Arfgef3 knockout ameliorates ischemia reperfusion-induced acute kidney injury via mitochondrial dysfunction alleviation in mice.
Longyu Wang, Lu Yao, Danshu Xie, Wei Ding
Abstract
Open AccessIschemia reperfusion-induced acute kidney injury (IRI-AKI) is a prevalent clinical complication among hospitalized patients with high morbidity and mortality. Mitochondria, as crucial organelles for maintaining cellular homeostasis, play a pivotal role in IRI-AKI pathogenesis. Currently, no effective and definitive therapeutic targets have been established for IRI-AKI treatment. Previous sequencing data analysis revealed significant upregulation of Arfgef3 following renal ischemia-reperfusion injury, suggesting its potential as a therapeutic target. This study demonstrates that Arfgef3 expression is markedly elevated after ischemia reperfusion injury. Furthermore, Arfgef3 knockout (KO) significantly ameliorated renal injury induced by ischemia-reperfusion in mice. In addition, Arfgef3 knockout effectively attenuates renal inflammation (IL6, MCP1, TNF-α), oxidative stress and apoptosis levels. In addition, Arfgef3 knockout substantially improves ischemia reperfusion-induced mitochondrial abnormalities including mitochondrial biogenesis markers and ATP production capacity. In conclusion, Arfgef3 participates in IRI-AKI pathogenesis by regulating mitochondrial function. Arfgef3 knockout confers renal protection through improving mitochondrial dysfunction, thereby reducing inflammatory response, oxidative stress and apoptosis. These findings provide novel insights into IRI-AKI mechanisms and highlight Arfgef3 as a potential therapeutic target.

◆ **Available data**
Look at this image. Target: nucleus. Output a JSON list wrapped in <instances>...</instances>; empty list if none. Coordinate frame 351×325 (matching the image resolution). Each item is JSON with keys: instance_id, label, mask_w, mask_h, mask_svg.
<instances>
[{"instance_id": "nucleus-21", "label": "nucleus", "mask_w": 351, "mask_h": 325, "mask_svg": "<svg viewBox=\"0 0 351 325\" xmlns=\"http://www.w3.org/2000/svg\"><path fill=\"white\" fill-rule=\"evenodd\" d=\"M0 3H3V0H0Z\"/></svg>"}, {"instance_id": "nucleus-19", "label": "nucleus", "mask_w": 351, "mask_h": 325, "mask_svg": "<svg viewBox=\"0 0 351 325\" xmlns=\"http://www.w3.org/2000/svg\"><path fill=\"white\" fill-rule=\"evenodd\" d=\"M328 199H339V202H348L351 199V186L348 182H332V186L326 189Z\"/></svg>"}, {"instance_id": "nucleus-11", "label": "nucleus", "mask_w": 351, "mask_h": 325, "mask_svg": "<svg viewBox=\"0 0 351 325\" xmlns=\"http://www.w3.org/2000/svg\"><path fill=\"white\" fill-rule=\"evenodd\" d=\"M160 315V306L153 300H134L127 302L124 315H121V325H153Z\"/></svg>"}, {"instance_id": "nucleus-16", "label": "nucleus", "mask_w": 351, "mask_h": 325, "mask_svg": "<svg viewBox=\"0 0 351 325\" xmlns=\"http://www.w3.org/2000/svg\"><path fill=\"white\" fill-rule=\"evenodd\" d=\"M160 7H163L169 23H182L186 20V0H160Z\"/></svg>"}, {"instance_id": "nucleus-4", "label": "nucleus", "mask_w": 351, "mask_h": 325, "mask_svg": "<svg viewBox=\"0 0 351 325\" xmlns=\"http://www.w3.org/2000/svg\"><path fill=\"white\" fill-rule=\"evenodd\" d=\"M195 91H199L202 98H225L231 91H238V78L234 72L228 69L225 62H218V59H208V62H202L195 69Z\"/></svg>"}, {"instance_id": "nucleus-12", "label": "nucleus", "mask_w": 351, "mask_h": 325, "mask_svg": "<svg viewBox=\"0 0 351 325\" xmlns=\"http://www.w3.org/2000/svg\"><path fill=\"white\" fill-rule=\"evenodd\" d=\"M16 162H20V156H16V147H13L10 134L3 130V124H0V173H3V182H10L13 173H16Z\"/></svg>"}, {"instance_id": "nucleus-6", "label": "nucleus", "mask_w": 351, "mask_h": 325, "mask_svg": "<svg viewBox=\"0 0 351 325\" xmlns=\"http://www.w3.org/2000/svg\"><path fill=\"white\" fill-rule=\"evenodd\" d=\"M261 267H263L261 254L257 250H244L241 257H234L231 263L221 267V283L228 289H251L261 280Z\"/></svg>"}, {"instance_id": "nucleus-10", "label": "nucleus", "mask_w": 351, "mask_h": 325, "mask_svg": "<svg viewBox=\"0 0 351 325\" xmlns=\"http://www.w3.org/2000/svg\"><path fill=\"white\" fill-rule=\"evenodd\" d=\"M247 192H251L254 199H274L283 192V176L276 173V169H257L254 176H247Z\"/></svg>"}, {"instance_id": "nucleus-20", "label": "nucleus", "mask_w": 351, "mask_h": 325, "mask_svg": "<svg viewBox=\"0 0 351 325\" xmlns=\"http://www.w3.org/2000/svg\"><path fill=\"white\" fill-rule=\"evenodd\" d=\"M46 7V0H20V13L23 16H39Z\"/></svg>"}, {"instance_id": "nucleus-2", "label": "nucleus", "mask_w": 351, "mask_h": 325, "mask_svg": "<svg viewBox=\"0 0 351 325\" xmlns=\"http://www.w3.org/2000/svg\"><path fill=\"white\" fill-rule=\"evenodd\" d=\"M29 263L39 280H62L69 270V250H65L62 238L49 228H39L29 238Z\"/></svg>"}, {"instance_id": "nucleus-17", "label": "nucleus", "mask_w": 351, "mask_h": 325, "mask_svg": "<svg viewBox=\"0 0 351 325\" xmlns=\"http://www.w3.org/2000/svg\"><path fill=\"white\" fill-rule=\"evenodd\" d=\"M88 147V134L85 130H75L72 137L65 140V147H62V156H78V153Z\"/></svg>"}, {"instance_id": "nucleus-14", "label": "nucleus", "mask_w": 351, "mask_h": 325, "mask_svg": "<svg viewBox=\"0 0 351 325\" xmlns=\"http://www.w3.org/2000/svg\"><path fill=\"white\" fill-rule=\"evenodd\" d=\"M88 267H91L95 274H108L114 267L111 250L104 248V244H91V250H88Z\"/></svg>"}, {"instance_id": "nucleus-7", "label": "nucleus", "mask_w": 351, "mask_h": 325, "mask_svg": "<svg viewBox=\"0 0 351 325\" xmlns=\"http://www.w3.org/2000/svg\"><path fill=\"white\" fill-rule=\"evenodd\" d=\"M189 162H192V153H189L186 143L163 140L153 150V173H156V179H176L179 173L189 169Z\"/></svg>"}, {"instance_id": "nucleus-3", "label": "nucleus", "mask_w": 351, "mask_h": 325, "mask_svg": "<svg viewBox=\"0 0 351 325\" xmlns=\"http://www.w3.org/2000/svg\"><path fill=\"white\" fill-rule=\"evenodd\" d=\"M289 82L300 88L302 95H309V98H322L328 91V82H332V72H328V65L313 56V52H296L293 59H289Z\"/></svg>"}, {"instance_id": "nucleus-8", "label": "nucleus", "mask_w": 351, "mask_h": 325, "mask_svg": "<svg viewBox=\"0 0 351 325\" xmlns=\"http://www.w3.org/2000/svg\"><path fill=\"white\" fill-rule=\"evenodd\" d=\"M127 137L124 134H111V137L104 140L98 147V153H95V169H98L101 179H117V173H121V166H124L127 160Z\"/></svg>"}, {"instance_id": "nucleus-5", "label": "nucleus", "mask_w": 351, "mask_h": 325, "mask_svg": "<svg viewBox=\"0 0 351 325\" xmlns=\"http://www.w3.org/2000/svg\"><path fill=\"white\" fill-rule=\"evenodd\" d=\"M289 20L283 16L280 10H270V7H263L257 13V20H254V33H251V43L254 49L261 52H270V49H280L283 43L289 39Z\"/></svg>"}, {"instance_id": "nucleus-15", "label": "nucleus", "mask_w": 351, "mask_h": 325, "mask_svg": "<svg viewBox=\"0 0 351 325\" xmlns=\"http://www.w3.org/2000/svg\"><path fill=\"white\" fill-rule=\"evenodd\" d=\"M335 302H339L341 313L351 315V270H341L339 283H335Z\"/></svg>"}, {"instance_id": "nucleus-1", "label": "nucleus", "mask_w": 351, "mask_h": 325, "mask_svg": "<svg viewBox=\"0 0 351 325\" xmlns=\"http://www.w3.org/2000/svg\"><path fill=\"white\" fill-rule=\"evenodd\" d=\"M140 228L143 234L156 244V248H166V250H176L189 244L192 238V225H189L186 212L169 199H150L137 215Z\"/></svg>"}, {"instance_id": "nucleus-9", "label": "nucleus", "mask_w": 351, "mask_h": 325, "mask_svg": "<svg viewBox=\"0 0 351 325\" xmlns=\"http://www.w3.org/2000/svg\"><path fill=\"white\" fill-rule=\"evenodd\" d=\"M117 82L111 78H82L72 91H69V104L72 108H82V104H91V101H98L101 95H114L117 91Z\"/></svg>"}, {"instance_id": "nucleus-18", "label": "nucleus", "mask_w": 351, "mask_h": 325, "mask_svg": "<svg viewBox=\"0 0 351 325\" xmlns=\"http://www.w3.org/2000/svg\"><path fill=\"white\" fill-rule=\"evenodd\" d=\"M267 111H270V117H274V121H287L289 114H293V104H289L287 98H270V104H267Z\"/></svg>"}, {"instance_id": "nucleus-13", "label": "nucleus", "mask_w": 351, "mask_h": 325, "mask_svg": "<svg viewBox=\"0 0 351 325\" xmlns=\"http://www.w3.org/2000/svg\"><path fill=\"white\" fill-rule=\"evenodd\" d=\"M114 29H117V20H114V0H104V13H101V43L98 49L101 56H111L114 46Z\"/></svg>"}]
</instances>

◆ **What to work on**
(A) Which three inflammation markers does the Arfgef3 abstract name as reduced by Arfgef3 knockout?
(B) Please rewrite the paragraph under the header "Abstract" in the Arfgef3 abstract as a short bulleted list that keeps its main facts.

◆ **Answers for the exercise**
(A) IL6, MCP1 and TNF-α.

(B)
- Ischemia reperfusion-induced acute kidney injury (IRI-AKI) is a common complication in hospitalized patients, with high morbidity and mortality.
- Mitochondria play a pivotal role in how IRI-AKI develops.
- No effective, definitive therapeutic targets for IRI-AKI have been established.
- Earlier sequencing data showed Arfgef3 is strongly upregulated after renal ischemia-reperfusion injury. This study confirms that Arfgef3 expression rises markedly after the injury.
- In mice, Arfgef3 knockout:
  - significantly reduced kidney injury
  - lowered renal inflammation (IL6, MCP1, TNF-α), oxidative stress and apoptosis
  - improved mitochondrial abnormalities, including biogenesis markers and ATP production capacity
- Conclusion: Arfgef3 contributes to IRI-AKI by regulating mitochondrial function. Knocking it out protects the kidney by improving mitochondrial dysfunction, which reduces inflammation, oxidative stress and apoptosis.
- Arfgef3 is a potential therapeutic target.